Excited to be in this hotel, a historic 1902 building which has housed the likes of Hemingway, Dylan Thomas and 1960s folk heroes like Joan Baez and Bob Dylan, we were intrigued by the Art Deco decor. Alas, the room (small, spare and mildly disappointing) was not what we expected. The lobby which promised much does not correspond with the floor we are on, which resembles a downscale south of the border motel with curious white stucco walls and ugly mosaics of exotic flowers. The view is abysmal. The sky is not visible from the lone window. So ... whatever. We are here to have fun we decide, not sit in a hotel room and sulk about our accommodations.


The Stonewall Inn today ... preparing for Pride 
As we approached the hotel we saw the Stonewall Inn - a historic, almost sacred, site for the LGBTQ community.

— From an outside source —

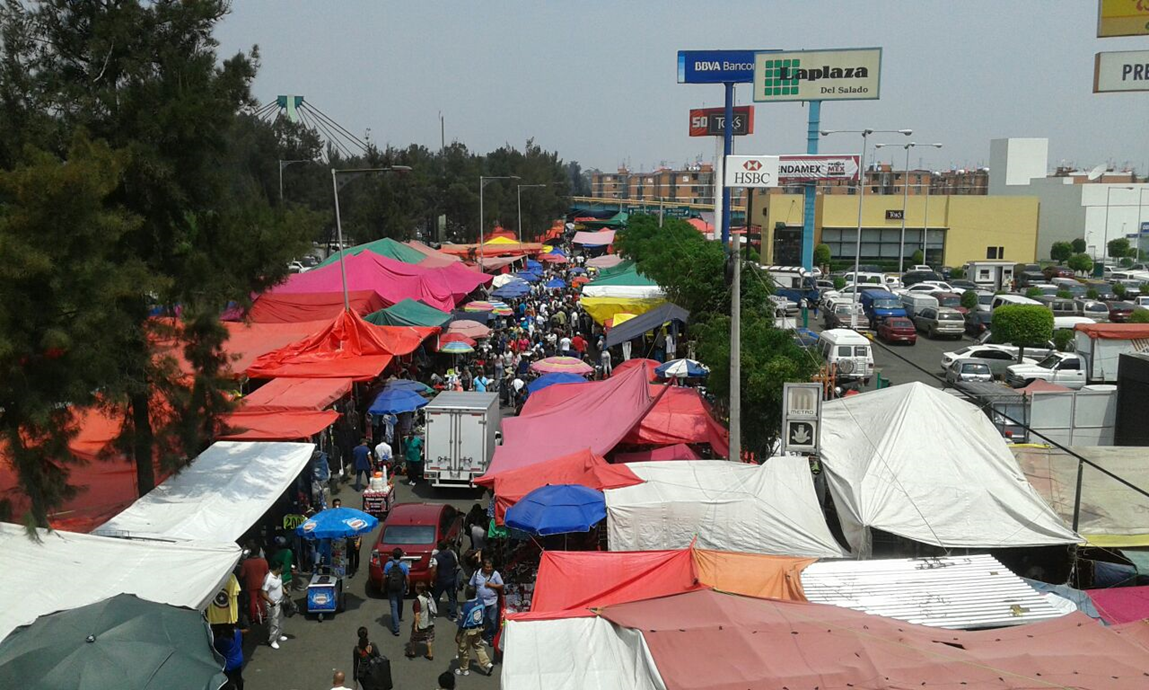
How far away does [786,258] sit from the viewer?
2724 inches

It was the scene of a spontaneous, violent riot on June 28, 1969. The New York City police raided the Stonewall Inn, then a gay club. The raid sparked a riot among patrons and Christopher St. residents which lead to six days of violent clashes and the beginning of today's Pride parades every June across the world.

Rob at the David Bowie Is exhibit
First stop: Brooklyn Museum, 200 Eastern Parkway ... yes, Brooklyn at last. In all the years that we have been coming to NYC we have never been to this borough. "David Bowie Is" is a multi-media exhibit that was featured in Toronto a few years ago and which I never got a chance to see. Rob did and he loved it. This museum is beautiful - brilliantly clean, well designed and spacious. The Bowie exhibit was ambitious but perhaps not carefully curated to my mind. Too many intriguing things to see in too many crowded spaces with too many people. We Canadians, a cautious and fastidious people, would have handled it more efficiently I think in Toronto. The multi-media - TV appearances, movies, concerts, fashion, audio clips, albums and music - so many facets of this talented artist's life - could have been more carefully displayed and given us, the museum goer, a bit more space to observe and appreciate his talent. 





Judy Chicago's The Dinner Party 

As luck would have it, the museum also houses Judy Chicago's The Dinner Party - still stunning and gorgeous to behold. It is comprised of a long triangular table with 39 place settings - a history of women in Western civilization representing both historical and mythical women across millennia. The colours and designs are overwhelmingly beautiful. The place setting on the left above is dedicated to Virginia Woolf.

After the museum, we search for a hospitable place to eat close to our hotel and we find one at Amelie Wine Bar, 22 W. 8th St. Elegant French cuisine served and the place rocking with attractive young couples and groups of pretty girls (what are we doing there?!). Rob ordered hand-seared brook trout with green beans and I ordered Gratin De Raviolis Du Royans (both excellent) accompanied by beer and rosemary flavoured lemonade. The food is excellent but at a price. Not for the fiscally faint of heart. Without dessert or tip the bill was close to $90 American.

We are close enough to The Strand Bookstore, 828 Broadway, my favourite bookstore in the world - and we walk there within minutes. I find a book of poetry among the thousands of books. I have been searching for this volume for a while: Ted Hughes' Birthday Letters.

Close to The Strand is a tiny, perfect gelato place called Amorino, 162 8th St. for pistachio gelato. Small in size but worth the crowded seating for a taste.

We walk back to Washington Square, which is lit up like a Christmas tree and there is an Afro-Caribbean band playing. The odd tourist starts to wiggle and flail, even a few kids chime in. We giggle and text our son, who is with his boyfriend in another part of the state. Not brave enough to dance ourselves we laugh a bit at the eager dancers. He says, "Let them be happy." So we wish them well and go home after a very long but fruitful day.